Desembargador diz que objetivo da comissão é amplo demais e dificulta o controle sobre sua atuação
Ao analisar o recurso, o desembargador afirmou que a Assembleia tem competência para fiscalizar as contas do estado, mas entendeu que a comissão foi criada com uma finalidade genérica demais.
Segundo ele, o objetivo de promover a “contenção de gastos do Estado” não estabelece limites claros para a atuação do colegiado.
Na decisão, o magistrado afirma que essa falta de delimitação impede verificar se os atos praticados pela comissão estão dentro de sua finalidade ou se podem configurar desvio de finalidade. Ele também aponta que, em uma análise preliminar, pode haver sobreposição de competências com outros órgãos de controle.

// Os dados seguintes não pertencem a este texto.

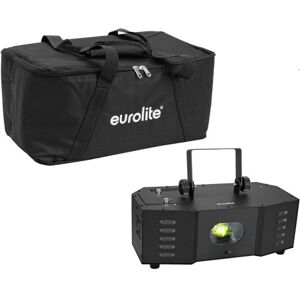 EuroLite Set GoFlow 100 + Soft-Bag (20000998) Image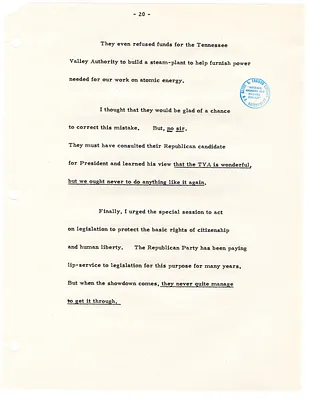 p. 21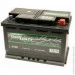   Gigawatt 74 (0185757404)
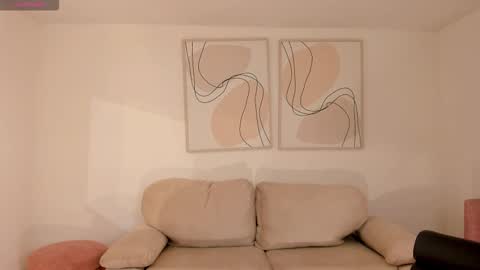 Anais Nin  online show from January 2026 11:36:01 AM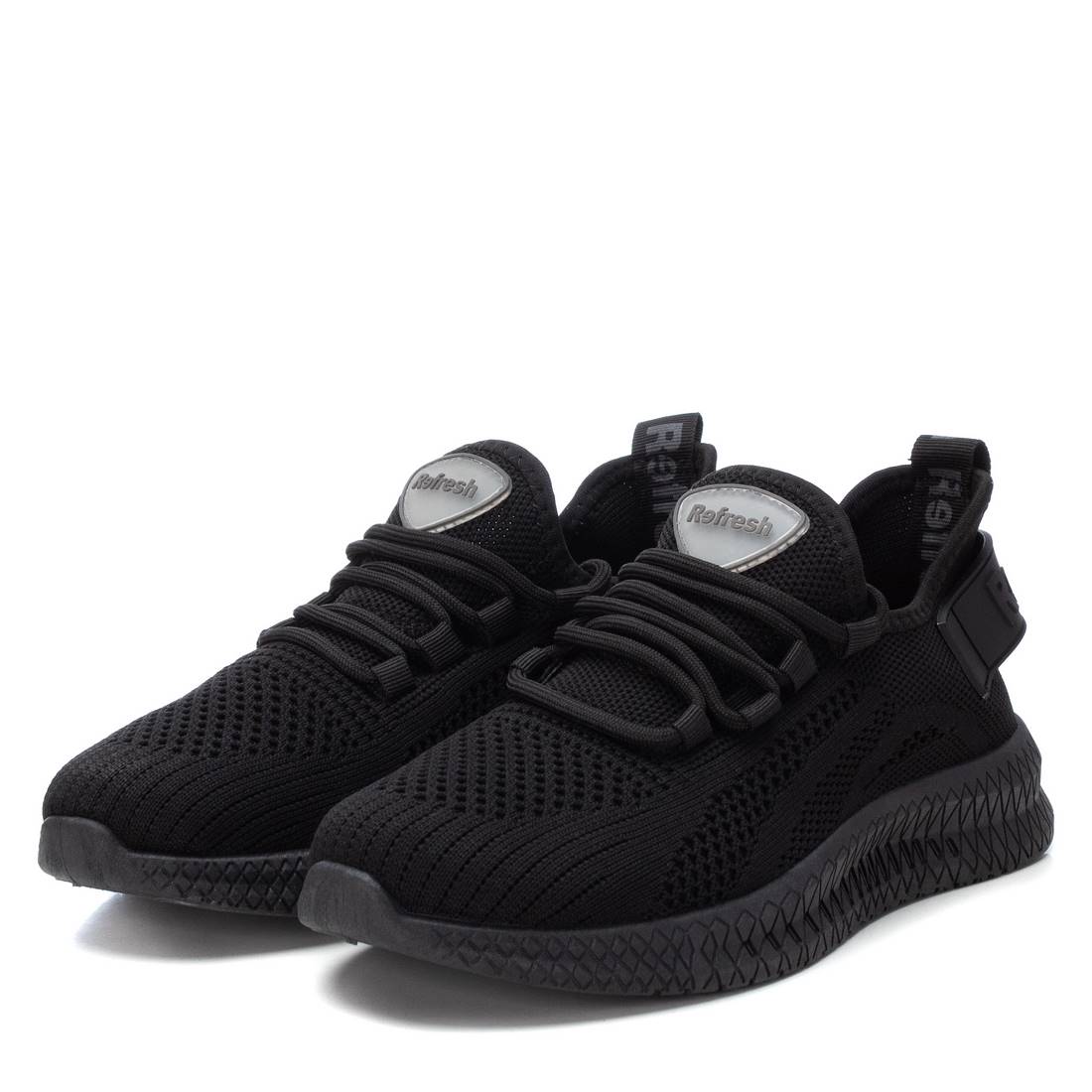 XTI SHOES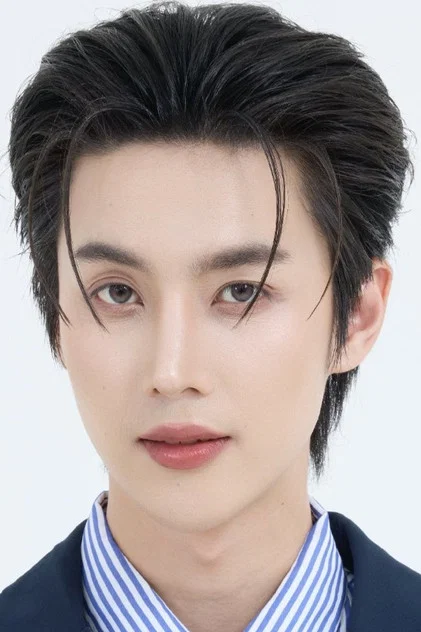 Suppawit Thongyuen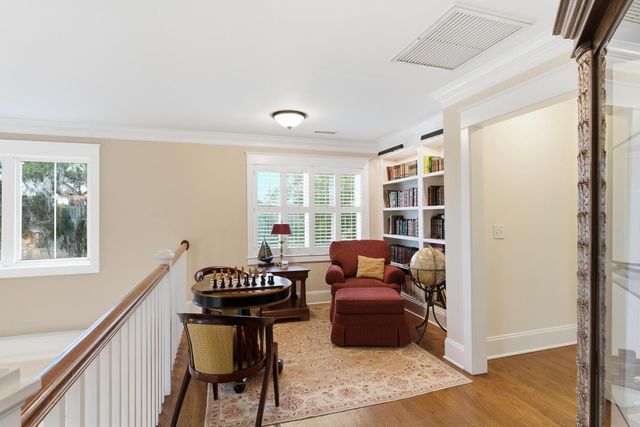 224 Old Hickory Crossing, Johns Island, SC 29455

Tribunal entende que Alerj não demonstrou urgência para restabelecer o funcionamento do colegiado
O desembargador também rejeitou o argumento da Alerj de que a suspensão causaria prejuízo ao funcionamento da comissão por causa do prazo de duração dos trabalhos. Para ele, a Assembleia não comprovou a existência de um dano irreparável que justificasse a retomada imediata das atividades.
Com isso, a decisão que suspendeu a Comissão Especial continua valendo até uma nova manifestação da Justiça sobre o caso. O desembargador determinou ainda a intimação do autor da ação popular para apresentar contrarrazões ao recurso da Assembleia.